--- RECORDS SUPPLIED ---
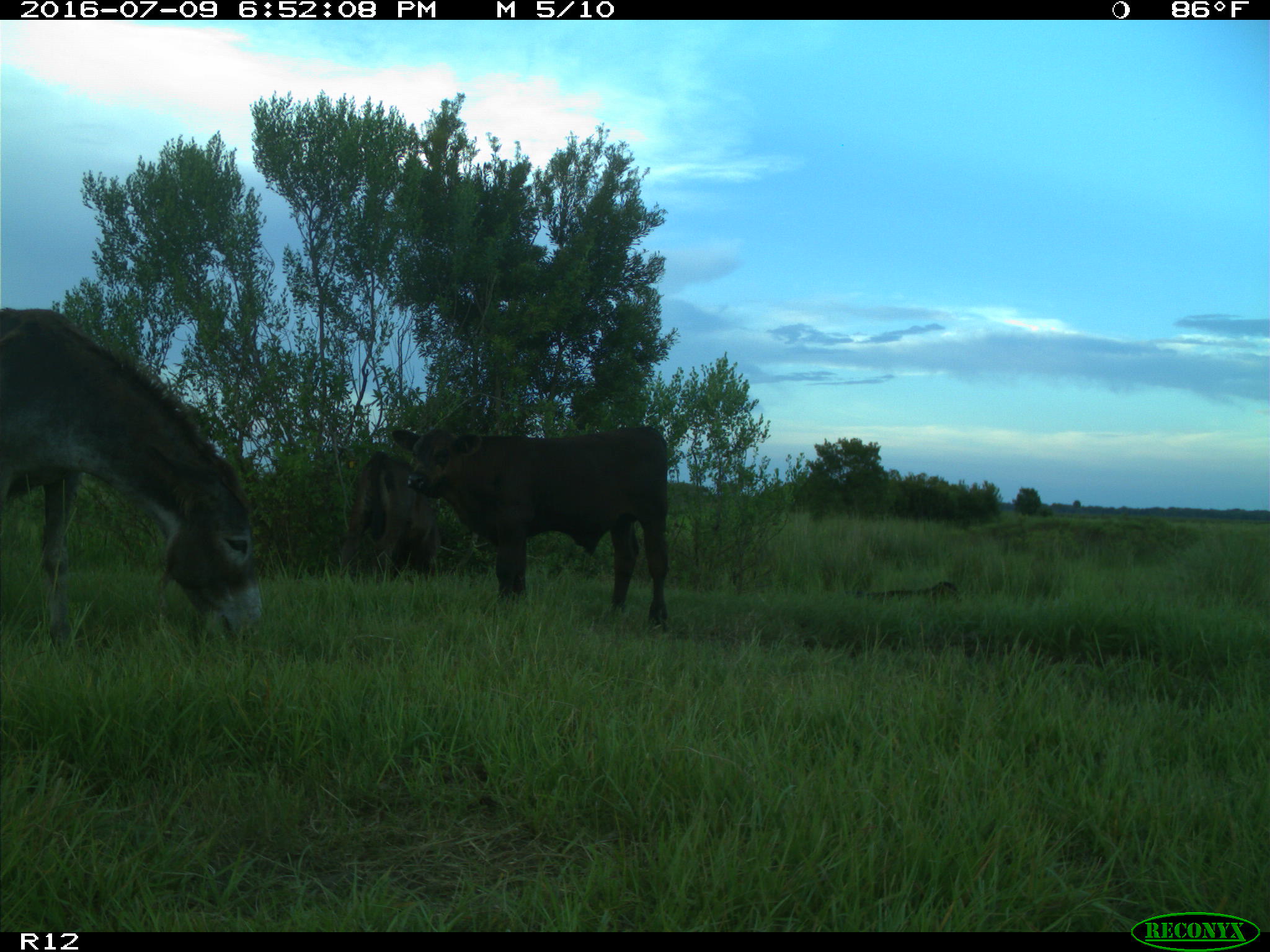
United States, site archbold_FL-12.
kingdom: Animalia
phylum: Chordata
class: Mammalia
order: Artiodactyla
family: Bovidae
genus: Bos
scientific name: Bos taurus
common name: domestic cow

--- YOUR OBJECTIVE ---
With the pictures removed, return the full listing exactly as given.

--- SOLUTION TO THIS EXERCISE ---
United States, site archbold_FL-12.
kingdom: Animalia
phylum: Chordata
class: Mammalia
order: Artiodactyla
family: Bovidae
genus: Bos
scientific name: Bos taurus
common name: domestic cow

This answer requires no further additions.